Either way the theoretical R0 is probably greater than the Real World R0 and theoretically, every new variant that conquers the preceding one is automatically more contagious than that last one.

Dan Weinand

30

Perhaps too tongue in cheek, but there is a strong theoretical upper bound on R0 for humans as of ~2021. It's around 8 billion, the current world population.

5 comments, sorted by Click to highlight new comments since:

R is an variable that depends on the enviroment and is not a variable that the virus has independent of it's enviroment. 

My understanding is that's true for Rt (the effective reproduction rate) but R0 is a general "this is how contagious this virus is" measure. 

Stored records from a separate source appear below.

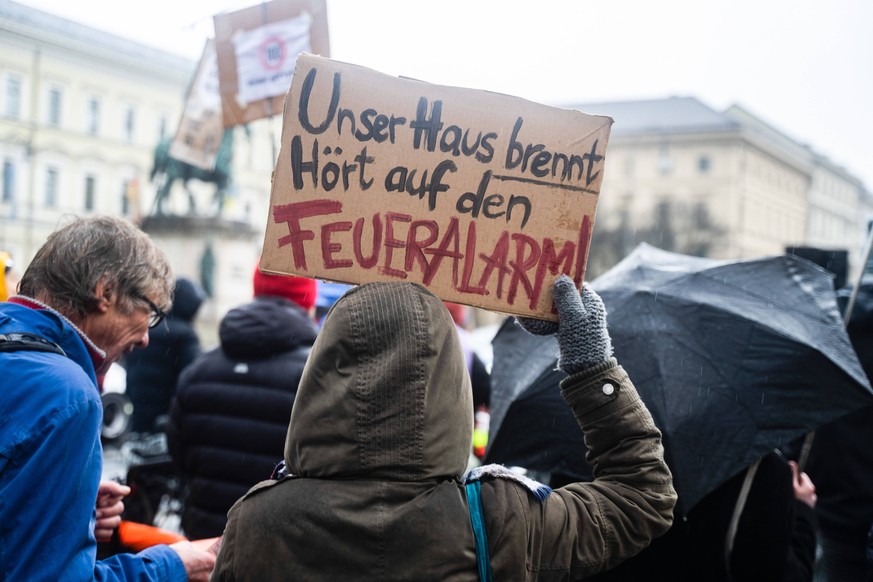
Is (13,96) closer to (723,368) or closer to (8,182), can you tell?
(8,182)

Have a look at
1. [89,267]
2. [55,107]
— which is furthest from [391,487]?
[55,107]

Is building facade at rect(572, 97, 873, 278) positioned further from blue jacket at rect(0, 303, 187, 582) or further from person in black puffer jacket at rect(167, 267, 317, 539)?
blue jacket at rect(0, 303, 187, 582)

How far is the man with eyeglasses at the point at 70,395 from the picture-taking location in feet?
5.12

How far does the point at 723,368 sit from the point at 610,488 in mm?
791

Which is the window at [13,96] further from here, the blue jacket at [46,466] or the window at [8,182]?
the blue jacket at [46,466]

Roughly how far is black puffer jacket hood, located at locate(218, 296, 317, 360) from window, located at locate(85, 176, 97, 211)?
41.9 m

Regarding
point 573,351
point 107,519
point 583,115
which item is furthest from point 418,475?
point 107,519

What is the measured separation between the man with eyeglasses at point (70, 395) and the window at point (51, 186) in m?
39.9

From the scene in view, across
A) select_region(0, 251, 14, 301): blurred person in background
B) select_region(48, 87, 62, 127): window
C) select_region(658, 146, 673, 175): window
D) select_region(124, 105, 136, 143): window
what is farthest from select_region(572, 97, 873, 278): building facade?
select_region(0, 251, 14, 301): blurred person in background

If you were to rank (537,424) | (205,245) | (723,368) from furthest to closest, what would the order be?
1. (205,245)
2. (537,424)
3. (723,368)

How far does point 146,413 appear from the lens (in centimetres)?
640

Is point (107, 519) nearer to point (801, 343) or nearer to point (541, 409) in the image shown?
point (541, 409)

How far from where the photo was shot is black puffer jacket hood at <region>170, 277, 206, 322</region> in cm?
619

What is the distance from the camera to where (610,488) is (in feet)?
5.41
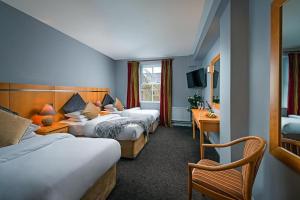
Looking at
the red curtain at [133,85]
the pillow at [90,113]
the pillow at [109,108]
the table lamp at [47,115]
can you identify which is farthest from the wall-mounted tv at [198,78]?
the table lamp at [47,115]

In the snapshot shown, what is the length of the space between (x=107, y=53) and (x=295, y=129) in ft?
18.2

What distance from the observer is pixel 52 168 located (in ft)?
3.77

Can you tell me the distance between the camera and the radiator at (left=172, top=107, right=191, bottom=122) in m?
5.87

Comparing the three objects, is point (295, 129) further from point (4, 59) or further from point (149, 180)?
point (4, 59)

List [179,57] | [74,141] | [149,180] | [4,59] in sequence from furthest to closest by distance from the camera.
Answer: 1. [179,57]
2. [4,59]
3. [149,180]
4. [74,141]

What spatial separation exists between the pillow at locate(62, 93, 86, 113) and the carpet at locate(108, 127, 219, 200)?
1.95m

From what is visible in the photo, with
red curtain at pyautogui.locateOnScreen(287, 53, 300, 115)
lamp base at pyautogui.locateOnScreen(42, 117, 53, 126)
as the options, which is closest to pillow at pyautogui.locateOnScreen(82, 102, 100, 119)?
lamp base at pyautogui.locateOnScreen(42, 117, 53, 126)

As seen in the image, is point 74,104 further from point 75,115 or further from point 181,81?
point 181,81

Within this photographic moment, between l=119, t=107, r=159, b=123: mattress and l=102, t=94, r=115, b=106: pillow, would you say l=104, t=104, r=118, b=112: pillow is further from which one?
l=119, t=107, r=159, b=123: mattress

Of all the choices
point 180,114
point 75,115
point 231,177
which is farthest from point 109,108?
point 231,177

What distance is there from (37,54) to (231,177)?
3.88 m

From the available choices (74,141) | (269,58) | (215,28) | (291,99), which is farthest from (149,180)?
(215,28)

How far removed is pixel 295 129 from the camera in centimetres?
108

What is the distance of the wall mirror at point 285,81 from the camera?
107 cm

In reality, varying proportions of the population are immune to any given disease at any given time. To account for this, the effective reproduction number Re is used, usually written as Rt, or the average number of new infections caused by a single infected individual at time t in the partially susceptible population. 

I think you're correct that the difference between R0 and Rt is that Rt takes into account the proportion of the population already immune.

However, R0 is still dependent on its environment.  A completely naive (uninfected) population of hermits living in caves hundreds of miles distant from one another has an R0 of 0 for nearly anything. A completely naive population of immunocompromised packed-warehouse rave attendees would probably have an R0 of 100+ for measles.

I don't know if there is another Rte type variable that tries to define the infectiveness of a disease given both the prevalence of immunity and the environment. Seems like most folks just kinda assume that environment other than immune proportion is constant when comparing R0/Rt figures.

Dan, both you and Elizabeth make good points here that I hadn't given enough consideration to (I wish I could tag both of you in a comment somehow, but I'm not sure if that's possible). 

Yes, it is dependent on the population/community but also there's several different ways to calculate it making it hard to compare not just between diseases but also between R0 calculations for given diseases... So... yeah that makes a straight-forward objective ranking of contagiousness a much more difficult task I suspected from the table in the article... it also makes talking about contagiousness objectively somewhat more difficult than I hoped.

R0 is generally a pretty good "this is how contagious this virus is" metric, and is dependent on the environment. If two diseases have different R0s in the same environment, the one with the higher R is more contagious (modulo something really weird). But environmental changes can affect R0 as much as they affect Rt.